Memoria e Futuro
Il come delle cose
In questi giorni pieni di politica internazionale, si coglie ancora di più l’inconsistenza della classe politica italiana, costretta suo malgrado a parlare di cose più grandi di lei e, per questo, capace ancora di più di fare risuonare l’inconsistenza delle sue parole. Ministri, leader, semplici parlamentari sono prodighi di consigli a leader mondiali impegnati in guerre di vario genere e tipo, dando l’impressione di quei tizi che al mattino incrociamo nei bar di quartiere, sempre pronti alla soluzione perfetta. Per gli altri.
Ma in realtà, anche in queste occasioni, si fa largo una caratteristica dominante della comunicazione politica italiana, ovvero la dichiarazione stentorea senza contenuti. Da Tajani a Conte a Shlein è tutto un esprimere pareri in libertà, consistenti come panna montata. Più che politici, editorialisti in libertà. Mentre in realtà il ruolo chiederebbe qualche responsabilità in più. E non solo in campo internazionale.
In effetti a pensarci bene, in Italia, la politica da sempre ha perfezionato un magico trucco: far sparire il “come” dalle sue promesse. È un’arte raffinata, portata a buon fine grazie alla benevolenza della classe giornalistica largamente intesa.
Si riempiono programmi e discorsi di parole solenni — libertà, rivoluzione, rinascita — che brillano come fuochi d’artificio, salvo svanire al primo tentativo di realizzarle. Un gioco di prestigio dove il concreto è il coniglio che non esce mai dal cappello. Un’arte che, fondata nella cosiddetta Prima Repubblica (dove i partiti “ideologici” primeggiavano nei consensi), è stata perpetuata anche nell’ultimo trentennio, con effetti a volte comici, speriamo involontari.
Prendiamo gli slogan dei leader: “Campo largo”, “Accelerazione”, “Premierato forte”. Suonano bene, vero? Peccato che nessuno venga invitato a spiegare come allargare quel campo senza far litigare i giocatori, o come accelerare un Paese che procede col freno a mano tirato per colpa di una burocrazia kafkiana. Persino il PNRR, la grande occasione europea, è diventato un festival di rinvii: tutti a declamare “modernizzazione”, ma quando si tratta di assumere tecnici, snellire gli appalti o formare personale, il “come” viene gentilmente delegato a fantomatici esperti anonimi.
La “transizione ecologica”? Un capolavoro del genere. Ogni partito ne fa un mantra, ma provate a chiedere: Come si riconverte una fabbrica inquinante in Val Padana senza mandare in tilt l’economia locale? Come si finanziano le piccole imprese per l’innovazione verde? Risposta: un silenzio imbarazzante, rotto solo dal rumore di fondi europei che rimbalzano verso Bruxelles.

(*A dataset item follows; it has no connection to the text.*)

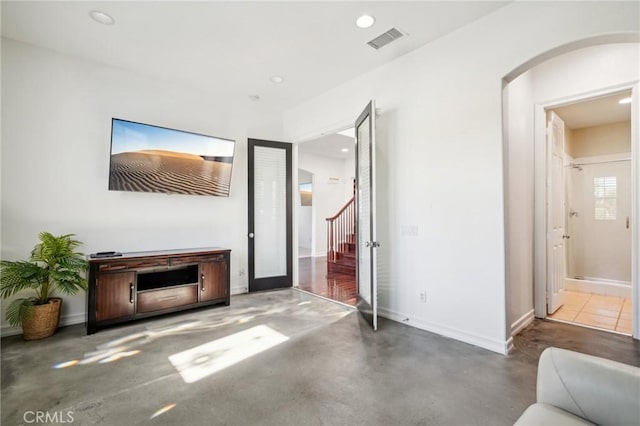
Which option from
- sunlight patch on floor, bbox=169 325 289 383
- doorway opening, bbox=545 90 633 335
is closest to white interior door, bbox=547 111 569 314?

E il “regionalismo differenziato”, quella geniale idea per “ridare autonomia”? Resta un rebus degno della Settimana Enigmistica. Come evitare che il Sud resti indietro? Come finanziare scuole e ospedali se le regioni più ricche trattengono le risorse? La soluzione, a quanto pare, è discuterne per altri dieci anni, magari cambiando nome alla commissione che deve studiare il problema.
Questa allergia al “come” ha radici comode. Primo: è più semplice lanciare parole d’ordine sui social che elaborare piani dettagliati. Secondo: ammettere i dettagli significherebbe svelare i conti (e gli eventuali buchi). Terzo: in un Paese dove persino aprire un chiosco di gelati richiede 37 autorizzazioni, qualsiasi “come” rischia di trasformarsi in un incubo burocratico. Meglio allora nascondersi dietro un linguaggio “pop” e rassicurante, mentre il “come” viene silenziosamente sepolto sotto una pila di slide.
Il risultato? Una democrazia affetta da sindrome del fanta-progetto, dove tutto è annunciato e nulla implementato. Come scriveva qualcuno anni fa, “le parole ingannatrici sono il veleno del dialogo”. E l’Italia ne è intossicata. Servirebbe un vaccino: obbligare la politica a inserire, accanto a ogni slogan, un foglietto illustrativo con tempi, costi e responsabilità. Ma temiamo che anche quel foglietto sarebbe “in lavorazione”. Per sempre.